Emil Weber hat vor zwei Jahren eine theologisch-literaturkritische Studie über jenen Teil des Dürrenmatt'schen Oeuvres vorgelegt, der zu Unrecht in der Rezeption ein Mauerblümchendasein führt: über die 1952 unter dem Titel „Die Stadt - Prosa I - IV" erschienenen mehr oder weniger kurzen Erzählungen.

In genauen Einzelanalysen dieser Prosatexte kommt Emil Weber zu dem Schluß, die theologische Relevanz dieser Arbeiten besteht darin, daß sie „ein kritisches Korrektiv zu einem rechthaberisch gewordenen Christentum darstellen, zu einem Christentum, das sich nicht mehr als Ärgernis begreift." Die theologische Herausforderung von Dürrenmatts früher Prosa sei in der Zumutung zu suchen, das „Dasein wieder als Wagnis zu begreifen", die „sicheren Höhlen" der Theologie zu verlassen und von ihrem „mit Antworten gepflasterten Weg sich wieder auf den Weg zu machen, auf dem jeden Augenblick die Frage auf dem Spiel steht, ob denn wirklich Gottes Gnade in dieser endlichen Schöpfung unendlich sei, unsere einzige Hoffnung."

„Das Schlimmste, was ich mir vorstellen kann" — hat Dürrenmatt einmal gesagt - „ist, daß ich an einer Buchhandlung vorübergehe und dort im Fenster ein Büchlein sehe mit dem Titel: .Trost bei Dürrenmatt'". Das, was ihn seiner Meinung nach von Kafka unterscheidet, hat Dürrenmatt selber so formuliert: „Bei Kafka ist es unmöglich, daß die Gnade ankommt, bei mir löst sie das Unheil aus".

Ungeschrieben blieb Dürrenmatts Dissertation zum Thema „Kierkegaard und das Tragische", doch bildet dieses Thema den geheimen Background zu Dürrenmatts eigenem Schaffen in dieser Zeit.
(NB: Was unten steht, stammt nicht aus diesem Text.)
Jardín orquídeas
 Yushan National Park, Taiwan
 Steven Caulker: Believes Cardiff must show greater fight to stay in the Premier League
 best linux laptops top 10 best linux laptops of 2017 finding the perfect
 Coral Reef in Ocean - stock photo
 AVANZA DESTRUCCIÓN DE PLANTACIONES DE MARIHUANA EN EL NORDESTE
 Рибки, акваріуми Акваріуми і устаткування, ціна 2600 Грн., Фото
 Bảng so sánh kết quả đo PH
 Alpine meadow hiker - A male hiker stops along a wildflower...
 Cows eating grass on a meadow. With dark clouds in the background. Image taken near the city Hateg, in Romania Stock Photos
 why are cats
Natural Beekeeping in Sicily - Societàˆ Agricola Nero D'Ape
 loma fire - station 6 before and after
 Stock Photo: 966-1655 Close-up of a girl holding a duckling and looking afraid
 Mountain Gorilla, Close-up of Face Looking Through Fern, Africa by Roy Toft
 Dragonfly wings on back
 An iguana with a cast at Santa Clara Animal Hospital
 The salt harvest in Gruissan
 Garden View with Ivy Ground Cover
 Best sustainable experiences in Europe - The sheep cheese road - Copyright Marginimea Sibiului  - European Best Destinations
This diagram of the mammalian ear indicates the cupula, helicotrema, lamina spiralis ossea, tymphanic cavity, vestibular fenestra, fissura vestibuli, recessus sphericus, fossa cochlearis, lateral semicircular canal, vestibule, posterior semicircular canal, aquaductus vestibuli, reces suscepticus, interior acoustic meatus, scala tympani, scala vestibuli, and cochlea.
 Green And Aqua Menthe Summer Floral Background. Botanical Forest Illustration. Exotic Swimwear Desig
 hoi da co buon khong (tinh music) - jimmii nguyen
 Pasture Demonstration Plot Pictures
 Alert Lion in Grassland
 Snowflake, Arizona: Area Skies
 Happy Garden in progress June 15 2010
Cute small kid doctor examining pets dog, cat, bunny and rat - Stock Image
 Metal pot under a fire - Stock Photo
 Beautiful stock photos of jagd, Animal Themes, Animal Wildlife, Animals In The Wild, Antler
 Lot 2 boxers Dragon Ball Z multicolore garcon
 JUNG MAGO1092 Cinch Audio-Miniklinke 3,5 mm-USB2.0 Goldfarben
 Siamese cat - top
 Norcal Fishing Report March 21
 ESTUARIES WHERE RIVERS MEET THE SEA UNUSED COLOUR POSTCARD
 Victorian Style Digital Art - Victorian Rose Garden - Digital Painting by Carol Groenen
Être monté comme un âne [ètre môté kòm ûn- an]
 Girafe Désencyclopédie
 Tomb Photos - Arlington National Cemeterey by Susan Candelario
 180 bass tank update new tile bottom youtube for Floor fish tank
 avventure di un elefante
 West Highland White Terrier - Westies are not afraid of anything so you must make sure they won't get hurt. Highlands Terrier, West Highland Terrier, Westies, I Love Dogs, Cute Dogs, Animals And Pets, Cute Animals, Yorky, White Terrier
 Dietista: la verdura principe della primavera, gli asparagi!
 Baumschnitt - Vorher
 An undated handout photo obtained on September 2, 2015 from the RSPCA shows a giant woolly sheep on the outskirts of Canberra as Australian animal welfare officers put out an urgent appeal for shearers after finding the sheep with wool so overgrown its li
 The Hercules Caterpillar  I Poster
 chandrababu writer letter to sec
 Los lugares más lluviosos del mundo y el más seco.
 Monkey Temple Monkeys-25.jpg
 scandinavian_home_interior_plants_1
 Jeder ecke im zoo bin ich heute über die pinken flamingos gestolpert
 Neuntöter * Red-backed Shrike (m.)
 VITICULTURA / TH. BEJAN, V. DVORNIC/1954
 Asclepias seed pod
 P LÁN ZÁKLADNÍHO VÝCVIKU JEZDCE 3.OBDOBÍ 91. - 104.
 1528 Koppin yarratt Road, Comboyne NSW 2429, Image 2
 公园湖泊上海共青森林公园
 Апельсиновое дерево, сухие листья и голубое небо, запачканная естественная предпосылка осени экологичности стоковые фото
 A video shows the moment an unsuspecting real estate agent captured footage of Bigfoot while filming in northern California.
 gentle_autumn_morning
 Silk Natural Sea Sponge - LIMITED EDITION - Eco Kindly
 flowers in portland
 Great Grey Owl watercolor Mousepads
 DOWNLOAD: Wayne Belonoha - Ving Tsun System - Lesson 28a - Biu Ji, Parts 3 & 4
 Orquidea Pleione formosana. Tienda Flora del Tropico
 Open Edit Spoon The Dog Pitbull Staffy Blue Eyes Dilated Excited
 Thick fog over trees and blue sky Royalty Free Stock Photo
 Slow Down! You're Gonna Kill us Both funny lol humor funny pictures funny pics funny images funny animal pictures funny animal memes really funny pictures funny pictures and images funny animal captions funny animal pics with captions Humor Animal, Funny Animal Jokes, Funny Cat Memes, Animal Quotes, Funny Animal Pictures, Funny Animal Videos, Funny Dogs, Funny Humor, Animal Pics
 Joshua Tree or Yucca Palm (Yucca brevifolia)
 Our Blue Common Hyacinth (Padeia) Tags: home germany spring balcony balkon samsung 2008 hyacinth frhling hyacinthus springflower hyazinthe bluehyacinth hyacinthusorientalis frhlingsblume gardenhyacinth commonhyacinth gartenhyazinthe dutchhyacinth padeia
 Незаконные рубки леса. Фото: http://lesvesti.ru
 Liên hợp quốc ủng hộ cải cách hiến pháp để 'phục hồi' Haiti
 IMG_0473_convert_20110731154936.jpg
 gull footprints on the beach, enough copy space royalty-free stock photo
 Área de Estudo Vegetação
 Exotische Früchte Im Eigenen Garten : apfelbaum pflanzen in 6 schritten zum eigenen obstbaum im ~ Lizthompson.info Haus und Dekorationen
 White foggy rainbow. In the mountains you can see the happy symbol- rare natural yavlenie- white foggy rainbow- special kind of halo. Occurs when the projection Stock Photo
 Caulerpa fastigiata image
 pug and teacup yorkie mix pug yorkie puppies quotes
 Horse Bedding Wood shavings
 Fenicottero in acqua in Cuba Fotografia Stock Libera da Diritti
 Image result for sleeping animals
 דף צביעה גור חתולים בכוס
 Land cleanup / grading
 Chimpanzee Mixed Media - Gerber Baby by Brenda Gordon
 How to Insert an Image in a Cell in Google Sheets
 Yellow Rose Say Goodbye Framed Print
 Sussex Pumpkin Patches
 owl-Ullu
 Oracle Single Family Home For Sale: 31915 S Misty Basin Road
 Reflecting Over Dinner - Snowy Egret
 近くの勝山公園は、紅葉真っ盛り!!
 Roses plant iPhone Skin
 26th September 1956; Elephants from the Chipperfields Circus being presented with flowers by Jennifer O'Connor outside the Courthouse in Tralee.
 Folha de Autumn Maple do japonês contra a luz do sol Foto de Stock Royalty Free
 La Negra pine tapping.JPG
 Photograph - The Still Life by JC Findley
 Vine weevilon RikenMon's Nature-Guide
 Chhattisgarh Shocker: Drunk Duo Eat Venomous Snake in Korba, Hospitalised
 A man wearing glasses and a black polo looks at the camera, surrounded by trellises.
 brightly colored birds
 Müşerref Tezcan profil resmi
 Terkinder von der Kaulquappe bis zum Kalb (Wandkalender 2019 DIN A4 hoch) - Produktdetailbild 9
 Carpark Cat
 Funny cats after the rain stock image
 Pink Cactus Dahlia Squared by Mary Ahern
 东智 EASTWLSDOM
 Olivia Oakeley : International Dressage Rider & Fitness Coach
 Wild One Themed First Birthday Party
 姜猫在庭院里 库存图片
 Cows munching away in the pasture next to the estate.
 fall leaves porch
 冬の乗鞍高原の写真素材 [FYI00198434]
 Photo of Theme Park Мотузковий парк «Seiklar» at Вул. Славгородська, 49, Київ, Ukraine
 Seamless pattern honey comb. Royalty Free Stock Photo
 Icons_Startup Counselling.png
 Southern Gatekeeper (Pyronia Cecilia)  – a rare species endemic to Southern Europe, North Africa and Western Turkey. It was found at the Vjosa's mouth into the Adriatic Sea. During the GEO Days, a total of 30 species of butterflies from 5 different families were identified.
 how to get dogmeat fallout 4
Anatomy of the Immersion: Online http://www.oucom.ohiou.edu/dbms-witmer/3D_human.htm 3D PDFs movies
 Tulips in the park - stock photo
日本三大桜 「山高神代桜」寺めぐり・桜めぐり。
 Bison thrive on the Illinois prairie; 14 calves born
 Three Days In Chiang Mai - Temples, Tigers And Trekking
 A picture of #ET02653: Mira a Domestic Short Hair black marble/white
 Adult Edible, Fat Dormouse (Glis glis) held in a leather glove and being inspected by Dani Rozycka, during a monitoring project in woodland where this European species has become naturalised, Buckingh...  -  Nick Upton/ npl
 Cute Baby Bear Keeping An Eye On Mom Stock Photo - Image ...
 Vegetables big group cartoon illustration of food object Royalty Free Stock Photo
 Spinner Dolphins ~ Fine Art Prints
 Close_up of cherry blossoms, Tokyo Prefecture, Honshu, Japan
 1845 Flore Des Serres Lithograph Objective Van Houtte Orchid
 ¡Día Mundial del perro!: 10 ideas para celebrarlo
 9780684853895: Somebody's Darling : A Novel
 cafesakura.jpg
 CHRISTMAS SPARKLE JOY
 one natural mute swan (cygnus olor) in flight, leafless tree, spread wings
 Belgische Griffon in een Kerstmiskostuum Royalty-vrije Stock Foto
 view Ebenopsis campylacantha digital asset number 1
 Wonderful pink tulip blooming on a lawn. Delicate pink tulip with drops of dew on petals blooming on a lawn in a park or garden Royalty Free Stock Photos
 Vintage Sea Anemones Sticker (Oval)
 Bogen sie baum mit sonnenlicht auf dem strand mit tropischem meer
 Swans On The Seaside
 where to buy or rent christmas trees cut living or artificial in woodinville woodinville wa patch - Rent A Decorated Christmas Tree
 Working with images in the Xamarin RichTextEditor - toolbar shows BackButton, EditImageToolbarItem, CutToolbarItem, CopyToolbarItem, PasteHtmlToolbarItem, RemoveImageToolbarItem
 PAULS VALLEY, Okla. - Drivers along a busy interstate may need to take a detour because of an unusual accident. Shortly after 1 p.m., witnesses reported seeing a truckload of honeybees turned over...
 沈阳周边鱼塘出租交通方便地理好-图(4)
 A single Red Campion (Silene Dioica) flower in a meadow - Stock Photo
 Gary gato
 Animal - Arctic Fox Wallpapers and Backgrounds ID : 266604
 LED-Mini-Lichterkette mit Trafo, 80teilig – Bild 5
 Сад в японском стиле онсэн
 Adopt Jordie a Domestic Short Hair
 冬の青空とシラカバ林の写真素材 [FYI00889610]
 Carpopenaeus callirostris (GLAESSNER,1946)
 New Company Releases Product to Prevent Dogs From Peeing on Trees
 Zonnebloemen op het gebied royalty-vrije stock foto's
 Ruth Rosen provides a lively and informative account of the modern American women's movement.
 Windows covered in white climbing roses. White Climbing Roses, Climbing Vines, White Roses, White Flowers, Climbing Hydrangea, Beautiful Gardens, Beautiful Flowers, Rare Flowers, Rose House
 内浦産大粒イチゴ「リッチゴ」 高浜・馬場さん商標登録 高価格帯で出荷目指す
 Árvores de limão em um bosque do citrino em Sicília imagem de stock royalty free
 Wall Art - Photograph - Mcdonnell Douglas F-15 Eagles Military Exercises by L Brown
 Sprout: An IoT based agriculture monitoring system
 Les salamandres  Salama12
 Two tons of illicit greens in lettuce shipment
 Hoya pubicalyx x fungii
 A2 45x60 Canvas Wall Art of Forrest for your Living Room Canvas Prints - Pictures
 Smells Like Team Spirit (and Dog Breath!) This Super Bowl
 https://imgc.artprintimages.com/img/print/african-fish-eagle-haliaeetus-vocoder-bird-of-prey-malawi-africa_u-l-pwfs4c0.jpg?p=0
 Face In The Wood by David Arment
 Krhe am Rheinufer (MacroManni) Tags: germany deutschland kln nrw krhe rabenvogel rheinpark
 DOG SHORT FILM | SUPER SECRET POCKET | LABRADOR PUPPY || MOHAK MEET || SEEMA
Wenn schon das Bonmot Barths, Dürrenmatts Literatur illustriere am besten seine Theologie, nicht hundertprozentig stimmt und er sich veranlaßt sah, es später zurückzunehmen, so hätte es vielleicht doch in einer etwas modifizierten Form sein Recht: ein bestimmter Teil des Dürrenmatt'schen Werkes ist sicherlich eine sehr gute Illustration für bestimmte Aspekte der Theologie des Karl Barth.